### Required work
In the passage about unwanted phone calls and visitors, copy the text starting at "How do I stop" and ending at "unidentified, out-of-state number!!!".

### Document extract
------

Not only have I become extremely crabby, I’m obviously getting a bit paranoid. Why are all these people bothering me? Are they watching me? “Get her, she’s an independent voter!” “Call her, she has a phone and we know she’s there!” “Ring her doorbell; she’s home all day!”

How do I stop all these intrusions? Don’t answer the phone or the doorbell? I’ll still have to listen to them. Answer them and ask the other party to leave me alone? All that does is confirm that yes, there is a human being here who will respond. Flee the house during the day? It’s my home and my hard-earned retirement, dammit. Leave me alone!

Arghh!!!! Even as I write, my phone is ringing again with an unidentified, out-of-state number!!!

(See what I mean? How did they know I was writing about them? … )

------

### Collected data entries
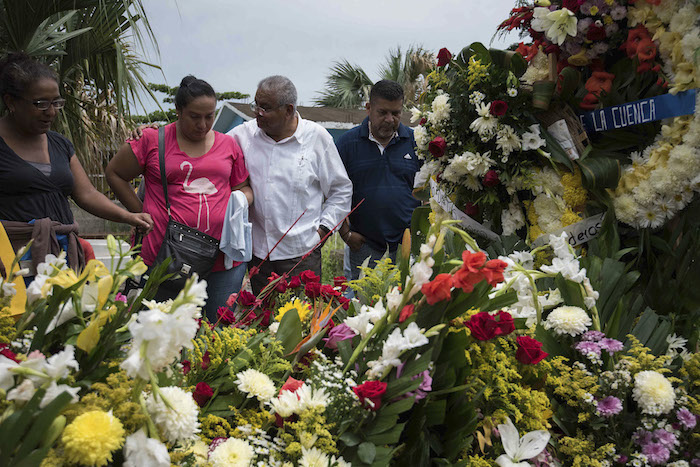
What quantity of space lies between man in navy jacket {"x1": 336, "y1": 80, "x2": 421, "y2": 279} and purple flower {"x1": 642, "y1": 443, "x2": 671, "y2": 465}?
87.1 inches

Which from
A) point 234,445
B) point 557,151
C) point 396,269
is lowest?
point 234,445

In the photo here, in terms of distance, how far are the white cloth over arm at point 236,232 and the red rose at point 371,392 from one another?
1876 mm

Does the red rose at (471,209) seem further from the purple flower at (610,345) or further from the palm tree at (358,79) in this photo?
the palm tree at (358,79)

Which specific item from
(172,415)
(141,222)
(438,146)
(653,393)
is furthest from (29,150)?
(653,393)

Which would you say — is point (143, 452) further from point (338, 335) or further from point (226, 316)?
point (226, 316)

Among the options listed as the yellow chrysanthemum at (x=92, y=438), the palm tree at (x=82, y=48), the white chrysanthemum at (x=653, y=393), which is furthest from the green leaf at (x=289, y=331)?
the palm tree at (x=82, y=48)

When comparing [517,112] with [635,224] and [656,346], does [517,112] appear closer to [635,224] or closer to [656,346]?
[635,224]

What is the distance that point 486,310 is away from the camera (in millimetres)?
1261

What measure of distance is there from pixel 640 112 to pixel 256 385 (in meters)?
1.55

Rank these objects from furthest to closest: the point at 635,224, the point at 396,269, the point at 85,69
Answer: the point at 85,69 → the point at 635,224 → the point at 396,269

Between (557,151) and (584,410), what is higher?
(557,151)

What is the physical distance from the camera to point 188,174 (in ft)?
9.31

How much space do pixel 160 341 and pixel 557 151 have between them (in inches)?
67.9

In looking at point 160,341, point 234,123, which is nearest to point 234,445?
point 160,341
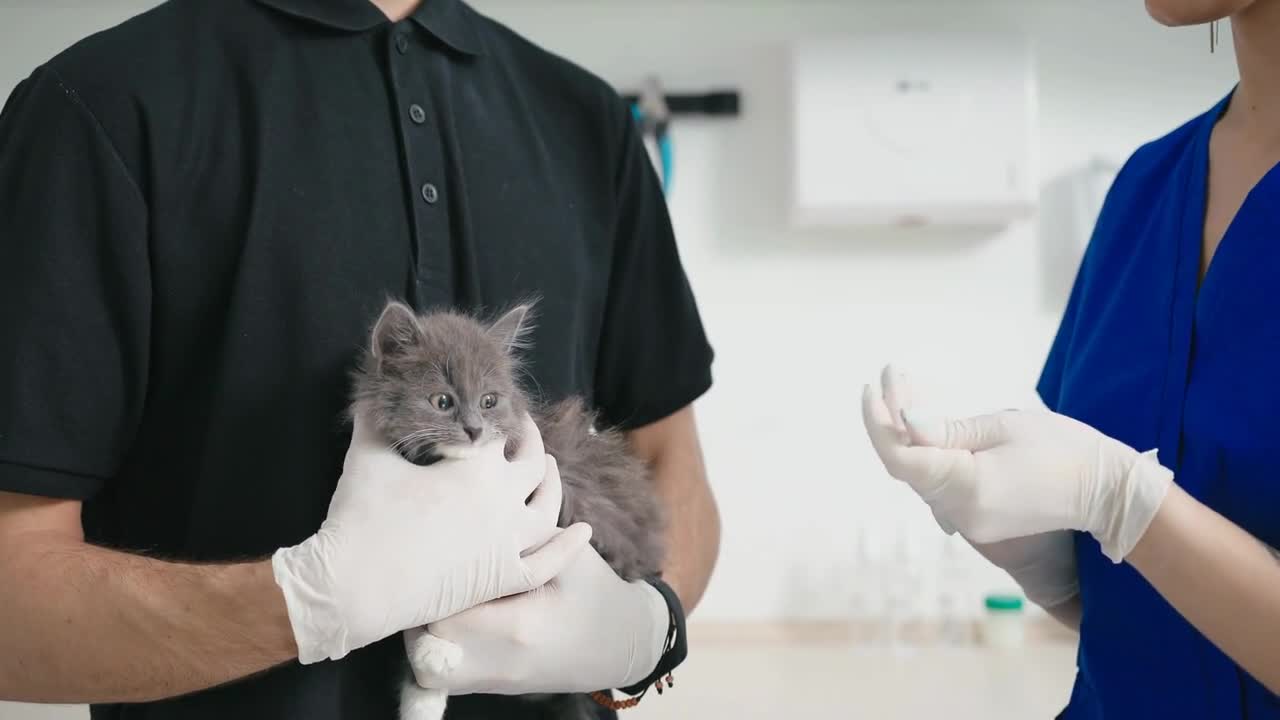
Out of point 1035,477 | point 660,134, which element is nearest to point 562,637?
point 1035,477

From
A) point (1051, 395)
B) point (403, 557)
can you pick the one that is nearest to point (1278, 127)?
point (1051, 395)

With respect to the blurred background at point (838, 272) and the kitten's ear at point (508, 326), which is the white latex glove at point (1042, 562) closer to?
the kitten's ear at point (508, 326)

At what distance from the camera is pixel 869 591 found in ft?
7.80

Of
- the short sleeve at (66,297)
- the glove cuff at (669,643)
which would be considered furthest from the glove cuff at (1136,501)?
the short sleeve at (66,297)

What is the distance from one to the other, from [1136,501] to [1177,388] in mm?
173

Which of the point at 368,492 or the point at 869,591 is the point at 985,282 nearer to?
the point at 869,591

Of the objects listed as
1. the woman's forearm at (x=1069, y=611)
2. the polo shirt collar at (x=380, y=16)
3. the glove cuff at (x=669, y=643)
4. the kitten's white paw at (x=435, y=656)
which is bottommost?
the woman's forearm at (x=1069, y=611)

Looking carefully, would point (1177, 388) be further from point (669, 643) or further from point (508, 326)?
point (508, 326)

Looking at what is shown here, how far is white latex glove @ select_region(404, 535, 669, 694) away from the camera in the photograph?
978 mm

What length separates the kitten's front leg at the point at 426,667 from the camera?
37.3 inches

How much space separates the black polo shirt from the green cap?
4.96 ft

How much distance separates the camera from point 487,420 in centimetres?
103

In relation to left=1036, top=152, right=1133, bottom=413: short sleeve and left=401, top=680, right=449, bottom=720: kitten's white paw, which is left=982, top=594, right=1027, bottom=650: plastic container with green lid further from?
left=401, top=680, right=449, bottom=720: kitten's white paw

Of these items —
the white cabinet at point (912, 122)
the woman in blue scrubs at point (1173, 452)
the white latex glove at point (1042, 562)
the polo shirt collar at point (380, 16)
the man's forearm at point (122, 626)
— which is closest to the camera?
the man's forearm at point (122, 626)
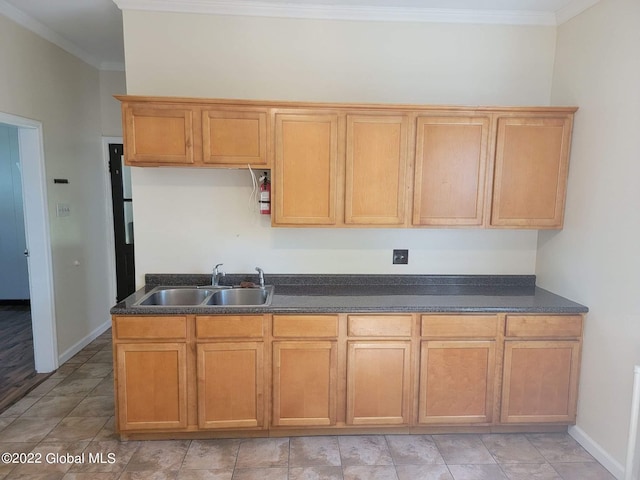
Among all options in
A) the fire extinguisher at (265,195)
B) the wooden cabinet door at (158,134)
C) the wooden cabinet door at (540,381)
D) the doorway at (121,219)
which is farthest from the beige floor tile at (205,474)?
the doorway at (121,219)

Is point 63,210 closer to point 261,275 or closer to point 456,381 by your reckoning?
point 261,275

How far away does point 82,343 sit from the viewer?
3.67 metres

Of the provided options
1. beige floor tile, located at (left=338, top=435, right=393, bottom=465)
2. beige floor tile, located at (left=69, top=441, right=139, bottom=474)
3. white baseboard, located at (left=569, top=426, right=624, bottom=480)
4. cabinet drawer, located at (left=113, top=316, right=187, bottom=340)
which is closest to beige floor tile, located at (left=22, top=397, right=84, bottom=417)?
beige floor tile, located at (left=69, top=441, right=139, bottom=474)

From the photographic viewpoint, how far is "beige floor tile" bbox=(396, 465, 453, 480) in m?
2.06

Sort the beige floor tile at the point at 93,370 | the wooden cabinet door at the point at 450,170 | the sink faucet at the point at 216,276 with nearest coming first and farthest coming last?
the wooden cabinet door at the point at 450,170
the sink faucet at the point at 216,276
the beige floor tile at the point at 93,370

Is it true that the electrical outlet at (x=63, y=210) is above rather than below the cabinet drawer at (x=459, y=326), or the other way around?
above

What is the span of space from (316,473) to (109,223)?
3.33 meters

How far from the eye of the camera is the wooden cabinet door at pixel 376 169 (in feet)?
7.99

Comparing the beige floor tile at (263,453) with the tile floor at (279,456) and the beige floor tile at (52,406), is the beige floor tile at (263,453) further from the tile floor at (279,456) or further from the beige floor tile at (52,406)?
the beige floor tile at (52,406)

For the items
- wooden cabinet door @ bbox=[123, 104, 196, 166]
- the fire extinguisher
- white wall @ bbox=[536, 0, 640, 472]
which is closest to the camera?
white wall @ bbox=[536, 0, 640, 472]

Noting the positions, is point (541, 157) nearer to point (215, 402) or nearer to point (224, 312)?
point (224, 312)

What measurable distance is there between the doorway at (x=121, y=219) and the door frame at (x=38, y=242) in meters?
0.98

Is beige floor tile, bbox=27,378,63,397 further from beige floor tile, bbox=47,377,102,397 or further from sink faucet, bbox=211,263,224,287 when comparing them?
sink faucet, bbox=211,263,224,287

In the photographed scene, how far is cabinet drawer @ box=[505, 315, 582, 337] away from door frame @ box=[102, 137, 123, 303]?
3.86 meters
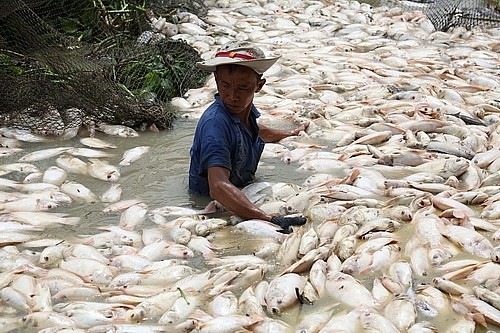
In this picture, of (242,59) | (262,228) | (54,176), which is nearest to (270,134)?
(242,59)

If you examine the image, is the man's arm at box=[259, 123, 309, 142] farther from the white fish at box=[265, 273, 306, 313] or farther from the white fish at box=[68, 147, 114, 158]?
the white fish at box=[265, 273, 306, 313]

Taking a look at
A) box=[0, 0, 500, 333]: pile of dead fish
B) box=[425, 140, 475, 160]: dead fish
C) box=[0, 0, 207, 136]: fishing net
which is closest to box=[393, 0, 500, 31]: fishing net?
box=[0, 0, 500, 333]: pile of dead fish

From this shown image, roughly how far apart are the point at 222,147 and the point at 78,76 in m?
2.48

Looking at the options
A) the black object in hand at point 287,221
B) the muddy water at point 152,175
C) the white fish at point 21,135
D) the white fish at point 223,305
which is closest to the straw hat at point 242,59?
the black object in hand at point 287,221

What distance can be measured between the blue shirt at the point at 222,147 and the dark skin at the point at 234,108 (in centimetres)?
7

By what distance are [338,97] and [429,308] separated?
3.98m

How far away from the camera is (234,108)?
176 inches

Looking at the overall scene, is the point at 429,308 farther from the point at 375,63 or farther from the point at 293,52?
the point at 293,52

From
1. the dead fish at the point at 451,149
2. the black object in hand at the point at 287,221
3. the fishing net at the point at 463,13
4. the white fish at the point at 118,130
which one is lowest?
the black object in hand at the point at 287,221

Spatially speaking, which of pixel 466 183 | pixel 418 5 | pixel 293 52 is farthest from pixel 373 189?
pixel 418 5

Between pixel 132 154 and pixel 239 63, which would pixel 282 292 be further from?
pixel 132 154

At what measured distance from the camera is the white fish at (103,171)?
5.30 meters

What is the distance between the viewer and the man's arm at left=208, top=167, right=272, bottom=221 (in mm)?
4281

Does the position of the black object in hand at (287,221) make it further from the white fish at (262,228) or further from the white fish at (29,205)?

------

### Answer
How do I stop all these intrusions? Don’t answer the phone or the doorbell? I’ll still have to listen to them. Answer them and ask the other party to leave me alone? All that does is confirm that yes, there is a human being here who will respond. Flee the house during the day? It’s my home and my hard-earned retirement, dammit. Leave me alone!

Arghh!!!! Even as I write, my phone is ringing again with an unidentified, out-of-state number!!!